Image and question listing:

—————

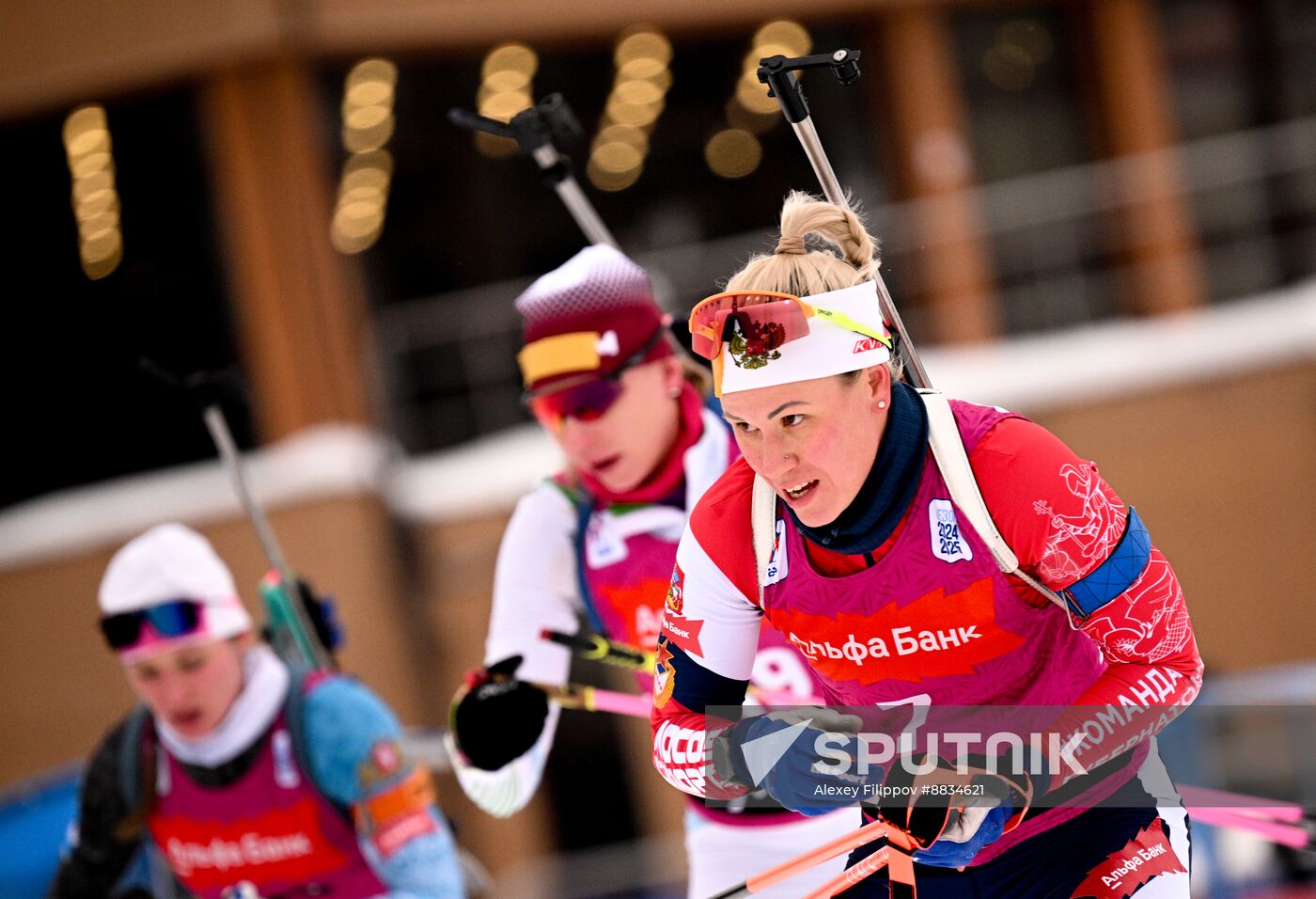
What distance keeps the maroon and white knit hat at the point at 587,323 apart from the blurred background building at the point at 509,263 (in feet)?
20.4

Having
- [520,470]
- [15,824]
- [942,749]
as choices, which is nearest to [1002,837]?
[942,749]

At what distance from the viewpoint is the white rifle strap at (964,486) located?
223 centimetres

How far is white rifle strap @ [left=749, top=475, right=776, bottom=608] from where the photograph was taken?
94.9 inches

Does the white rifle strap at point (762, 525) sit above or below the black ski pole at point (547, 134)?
below

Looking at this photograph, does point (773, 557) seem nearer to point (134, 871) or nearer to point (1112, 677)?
point (1112, 677)

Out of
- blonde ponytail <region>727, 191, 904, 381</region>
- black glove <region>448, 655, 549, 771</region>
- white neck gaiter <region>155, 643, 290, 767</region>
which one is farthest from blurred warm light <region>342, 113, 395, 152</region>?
blonde ponytail <region>727, 191, 904, 381</region>

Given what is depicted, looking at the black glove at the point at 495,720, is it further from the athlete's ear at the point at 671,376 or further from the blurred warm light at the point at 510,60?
the blurred warm light at the point at 510,60

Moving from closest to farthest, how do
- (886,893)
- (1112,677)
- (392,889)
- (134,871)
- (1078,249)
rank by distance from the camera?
(1112,677)
(886,893)
(392,889)
(134,871)
(1078,249)

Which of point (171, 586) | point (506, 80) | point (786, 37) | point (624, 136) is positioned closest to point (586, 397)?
point (171, 586)

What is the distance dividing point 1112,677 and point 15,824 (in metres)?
Answer: 4.95

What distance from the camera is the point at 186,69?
31.7 ft

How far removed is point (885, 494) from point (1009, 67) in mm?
10596

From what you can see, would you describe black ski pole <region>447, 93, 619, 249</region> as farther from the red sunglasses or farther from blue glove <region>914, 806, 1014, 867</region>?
blue glove <region>914, 806, 1014, 867</region>

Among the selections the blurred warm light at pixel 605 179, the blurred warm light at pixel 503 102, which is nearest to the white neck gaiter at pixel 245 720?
the blurred warm light at pixel 503 102
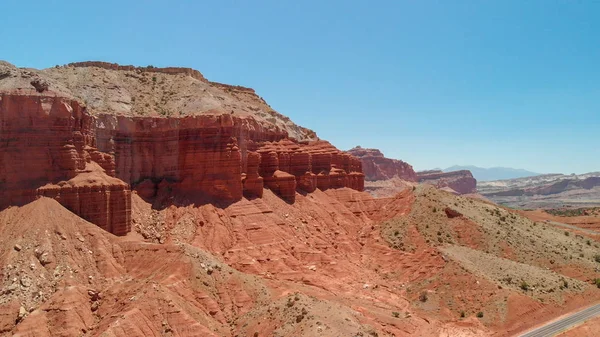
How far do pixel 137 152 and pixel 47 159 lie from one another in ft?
42.8

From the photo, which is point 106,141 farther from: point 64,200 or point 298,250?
point 298,250

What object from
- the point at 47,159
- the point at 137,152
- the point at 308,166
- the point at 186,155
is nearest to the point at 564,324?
the point at 308,166

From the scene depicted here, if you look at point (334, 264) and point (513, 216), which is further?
point (513, 216)

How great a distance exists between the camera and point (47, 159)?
129 feet

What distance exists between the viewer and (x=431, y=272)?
52.5 meters

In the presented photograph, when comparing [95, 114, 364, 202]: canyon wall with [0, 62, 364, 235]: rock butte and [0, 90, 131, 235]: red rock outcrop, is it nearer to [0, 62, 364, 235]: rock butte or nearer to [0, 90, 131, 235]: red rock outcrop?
[0, 62, 364, 235]: rock butte

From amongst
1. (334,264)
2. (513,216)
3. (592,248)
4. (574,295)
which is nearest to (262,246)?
(334,264)

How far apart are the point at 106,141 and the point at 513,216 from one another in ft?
185

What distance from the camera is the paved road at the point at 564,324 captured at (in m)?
42.0

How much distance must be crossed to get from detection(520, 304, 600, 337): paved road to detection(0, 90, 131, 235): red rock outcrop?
3649 centimetres

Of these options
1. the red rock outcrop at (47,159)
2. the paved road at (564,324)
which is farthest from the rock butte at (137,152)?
the paved road at (564,324)

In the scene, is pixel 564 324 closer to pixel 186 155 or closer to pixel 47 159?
pixel 186 155

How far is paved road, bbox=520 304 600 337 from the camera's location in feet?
138

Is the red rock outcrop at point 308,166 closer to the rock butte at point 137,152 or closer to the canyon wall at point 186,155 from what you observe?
the rock butte at point 137,152
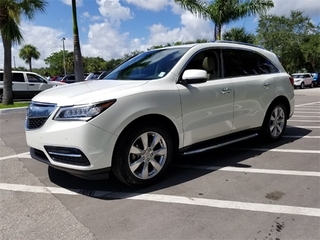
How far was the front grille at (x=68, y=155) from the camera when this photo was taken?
3.12 m

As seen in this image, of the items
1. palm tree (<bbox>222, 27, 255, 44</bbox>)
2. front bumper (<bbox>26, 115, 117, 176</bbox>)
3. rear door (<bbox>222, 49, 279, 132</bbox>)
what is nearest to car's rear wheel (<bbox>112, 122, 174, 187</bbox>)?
front bumper (<bbox>26, 115, 117, 176</bbox>)

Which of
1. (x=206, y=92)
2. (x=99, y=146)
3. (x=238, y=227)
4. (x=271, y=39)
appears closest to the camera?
(x=238, y=227)

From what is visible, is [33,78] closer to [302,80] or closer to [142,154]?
[142,154]

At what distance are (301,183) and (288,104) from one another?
2.39 meters

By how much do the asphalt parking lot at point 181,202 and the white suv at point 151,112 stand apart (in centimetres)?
35

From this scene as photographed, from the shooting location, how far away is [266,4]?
1809 centimetres

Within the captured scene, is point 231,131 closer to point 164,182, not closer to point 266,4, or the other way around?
point 164,182

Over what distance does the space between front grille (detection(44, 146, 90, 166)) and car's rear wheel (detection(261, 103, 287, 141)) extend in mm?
3448

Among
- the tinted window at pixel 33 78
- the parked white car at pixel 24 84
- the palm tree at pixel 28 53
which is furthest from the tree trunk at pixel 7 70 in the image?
the palm tree at pixel 28 53

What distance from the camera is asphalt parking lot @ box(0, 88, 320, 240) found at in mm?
2639

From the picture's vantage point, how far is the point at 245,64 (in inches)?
195

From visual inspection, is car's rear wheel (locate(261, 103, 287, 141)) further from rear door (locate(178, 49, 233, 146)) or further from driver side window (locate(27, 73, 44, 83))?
driver side window (locate(27, 73, 44, 83))

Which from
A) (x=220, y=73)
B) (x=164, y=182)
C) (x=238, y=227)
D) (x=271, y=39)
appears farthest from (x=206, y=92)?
(x=271, y=39)

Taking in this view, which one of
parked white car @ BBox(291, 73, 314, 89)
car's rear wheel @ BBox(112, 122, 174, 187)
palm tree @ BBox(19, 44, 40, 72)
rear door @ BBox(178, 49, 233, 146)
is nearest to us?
car's rear wheel @ BBox(112, 122, 174, 187)
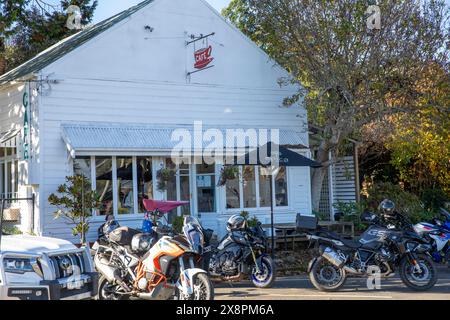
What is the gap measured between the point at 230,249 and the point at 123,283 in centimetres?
274

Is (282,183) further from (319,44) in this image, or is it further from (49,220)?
(49,220)

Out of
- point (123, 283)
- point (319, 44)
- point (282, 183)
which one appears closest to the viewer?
point (123, 283)

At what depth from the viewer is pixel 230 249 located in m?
11.2

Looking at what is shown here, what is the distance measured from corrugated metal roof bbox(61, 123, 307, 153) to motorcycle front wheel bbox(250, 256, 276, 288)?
5837 millimetres

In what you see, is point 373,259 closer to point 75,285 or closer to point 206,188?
point 75,285

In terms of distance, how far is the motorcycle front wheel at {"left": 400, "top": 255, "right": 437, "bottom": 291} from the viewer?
10.4 metres

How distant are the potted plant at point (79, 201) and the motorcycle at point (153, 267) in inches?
187

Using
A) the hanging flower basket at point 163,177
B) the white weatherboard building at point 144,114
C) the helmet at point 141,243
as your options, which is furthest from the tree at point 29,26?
the helmet at point 141,243

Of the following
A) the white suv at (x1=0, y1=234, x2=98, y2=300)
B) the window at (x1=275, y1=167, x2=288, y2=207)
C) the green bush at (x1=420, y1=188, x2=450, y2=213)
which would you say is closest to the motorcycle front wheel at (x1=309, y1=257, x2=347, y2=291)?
the white suv at (x1=0, y1=234, x2=98, y2=300)

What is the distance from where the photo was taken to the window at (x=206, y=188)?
57.8 ft

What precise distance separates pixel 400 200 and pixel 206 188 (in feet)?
21.3

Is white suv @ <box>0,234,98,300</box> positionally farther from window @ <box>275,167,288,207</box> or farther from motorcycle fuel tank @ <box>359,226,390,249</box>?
window @ <box>275,167,288,207</box>

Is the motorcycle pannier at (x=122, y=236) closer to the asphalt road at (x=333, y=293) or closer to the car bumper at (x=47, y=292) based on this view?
the car bumper at (x=47, y=292)
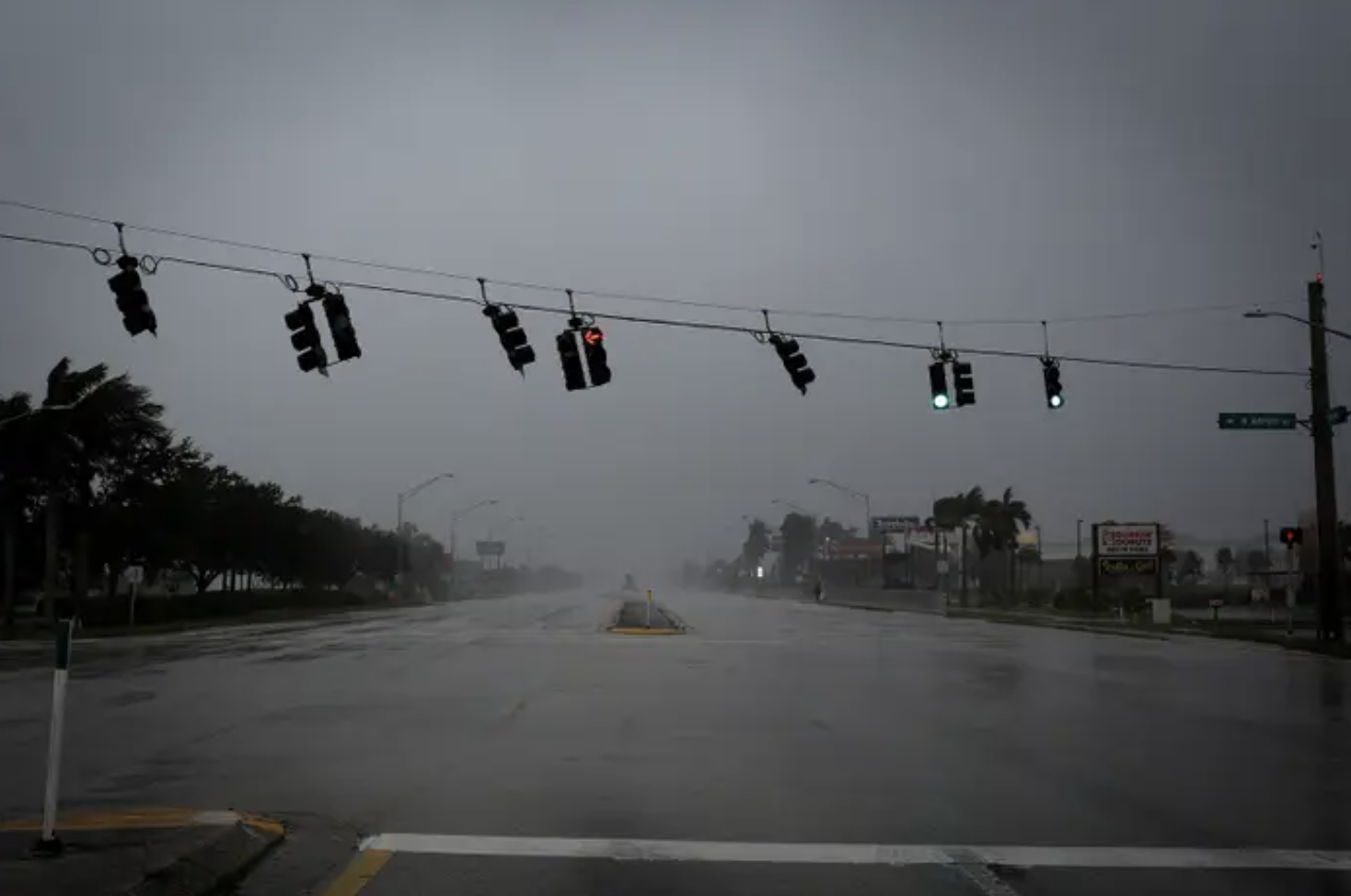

—————

Task prompt: Put the lines of the listing above, from the line with "How great a" up to and including the line with "52.5 meters", into a JSON list of strings with one string per line, leaving out blank lines.

Correct result:
[
  "How great a distance exists between the camera and point (47, 159)?",
  "129 feet",
  "What distance exists between the viewer and (x=431, y=272)?",
  "52.5 meters"
]